May 30, 2009

Writing Exercise: Drawers

Pandora__s_Drawers_by_ShelseaRose Pandora's Drawers by ~ShelseaRose on deviantART

"Have you cleared out that old dresser yet?"

"No, I haven't had the time."

"You know it's being picked up this afternoon. It needs to get done - now."

I've been putting this off all week although I'm not sure why. Maybe it's because it was my granddads and it feels weird going through his private things.

Digging through the pantry, I find a stack of paper bags with handles that should hold whatever clothing I find. I also grab some wrapping tissue from the hall closet just in case there’s anything else that’s fragile.

I start at the bottom and work my way up. As I expected, all the lower drawers hold clothing. Surprisingly, there is one completely full of socks, rolls and rolls of them. What catches me off guard is their organization.

My granddad was in the military. I guess his sense of keeping everything in its place was something he never got over; that after being retired for years, he still held onto such habits.

Me? Hell no. The minute I was free from that type of constraint, my own drawers look like a grenade hit them. In fact, I make it a point to toss it like a salad every chance I get.

But here, in front of me, was my grandfather, a man who spent a lifetime giving and following orders - even internal ones. How could I share the same blood, yet be so completely different?

Obedience is required of children and soldiers. But I was never a soldier and I’m no longer a child. As soon as I earned any autonomy, I held onto it fiercely, refusing to concede it to anyone, even my parents.

Yet looking at this sock drawer, epitomizing a life spent in conformity, I see a small similarity to my own. I too have had to comply most of my life, although not willingly. But now that I have more choices and freedoms, I strive to do anything but behave as I should: tattoos, multiple piercings, hair in various lengths and colors, anything to symbolize the fact that I’m different, making up for all those years I did anything to prove I wasn't.

Here are the remembrances of my granddad, who when finally given the choice to be free of the constraints placed upon him, chose not to change, not to rebel, to keep everything the way it was, because that's the way it had always been. He obviously believed in the old maxim: "If it isn't broken why fix it?"

I on the other hand seem bent on fixing something I'm convinced is broken.

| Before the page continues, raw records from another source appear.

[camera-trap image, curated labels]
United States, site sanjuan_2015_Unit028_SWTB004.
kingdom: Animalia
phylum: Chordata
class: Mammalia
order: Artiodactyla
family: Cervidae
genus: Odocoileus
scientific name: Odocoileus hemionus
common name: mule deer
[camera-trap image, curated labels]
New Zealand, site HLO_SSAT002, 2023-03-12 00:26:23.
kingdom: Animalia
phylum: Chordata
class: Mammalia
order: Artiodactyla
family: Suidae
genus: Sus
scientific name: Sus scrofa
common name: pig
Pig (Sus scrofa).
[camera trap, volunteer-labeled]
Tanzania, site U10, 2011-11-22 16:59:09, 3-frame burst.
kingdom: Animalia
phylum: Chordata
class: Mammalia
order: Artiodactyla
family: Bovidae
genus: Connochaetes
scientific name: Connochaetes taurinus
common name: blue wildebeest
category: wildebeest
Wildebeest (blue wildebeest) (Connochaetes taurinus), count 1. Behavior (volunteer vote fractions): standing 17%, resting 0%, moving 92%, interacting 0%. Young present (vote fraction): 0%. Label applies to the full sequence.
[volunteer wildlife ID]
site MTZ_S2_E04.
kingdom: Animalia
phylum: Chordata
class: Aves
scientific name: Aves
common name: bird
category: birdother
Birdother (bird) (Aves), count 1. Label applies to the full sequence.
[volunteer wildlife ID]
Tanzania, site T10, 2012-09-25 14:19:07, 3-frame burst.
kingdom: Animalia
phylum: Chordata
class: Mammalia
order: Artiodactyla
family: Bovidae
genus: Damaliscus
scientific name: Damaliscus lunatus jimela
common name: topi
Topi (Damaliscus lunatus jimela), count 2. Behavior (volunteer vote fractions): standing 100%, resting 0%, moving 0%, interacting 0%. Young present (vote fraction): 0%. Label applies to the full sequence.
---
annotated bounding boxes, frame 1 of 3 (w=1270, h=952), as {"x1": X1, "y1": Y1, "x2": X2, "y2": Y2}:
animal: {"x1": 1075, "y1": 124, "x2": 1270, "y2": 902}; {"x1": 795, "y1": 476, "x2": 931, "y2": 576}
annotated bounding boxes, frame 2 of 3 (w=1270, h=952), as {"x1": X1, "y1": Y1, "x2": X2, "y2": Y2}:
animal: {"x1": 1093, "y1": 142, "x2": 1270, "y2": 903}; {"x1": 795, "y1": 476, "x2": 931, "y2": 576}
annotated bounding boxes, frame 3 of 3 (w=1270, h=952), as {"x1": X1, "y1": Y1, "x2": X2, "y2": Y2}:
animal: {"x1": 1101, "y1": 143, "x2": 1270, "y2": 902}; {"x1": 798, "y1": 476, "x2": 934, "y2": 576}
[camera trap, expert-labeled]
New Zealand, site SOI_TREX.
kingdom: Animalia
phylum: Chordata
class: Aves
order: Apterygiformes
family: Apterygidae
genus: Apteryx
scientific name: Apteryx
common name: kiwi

Disregarding my previous thought of dumping the contents into a bag, I carefully remove each roll and place it in neat, organized layers. Looking down into the mass of tightly packed cloth, I marvel at how much I’m like him, and how much I'm not. I miss him now more than ever and think that perhaps, when I'm done here, I may just try organizing my own drawer, because in thinking about it, that would be different, now wouldn’t it?

© J.C. Montgomery 2009

2 comments:

ThomG said...

This has a sweet sincerity to it, and a great ending. A find, based on love.

Michelle Johnson said...

Interesting how the youthful can find a way to change their habits based on the loss of someone close and their external habits. An intimate writing, JC. Hope all is well. Have a nice day.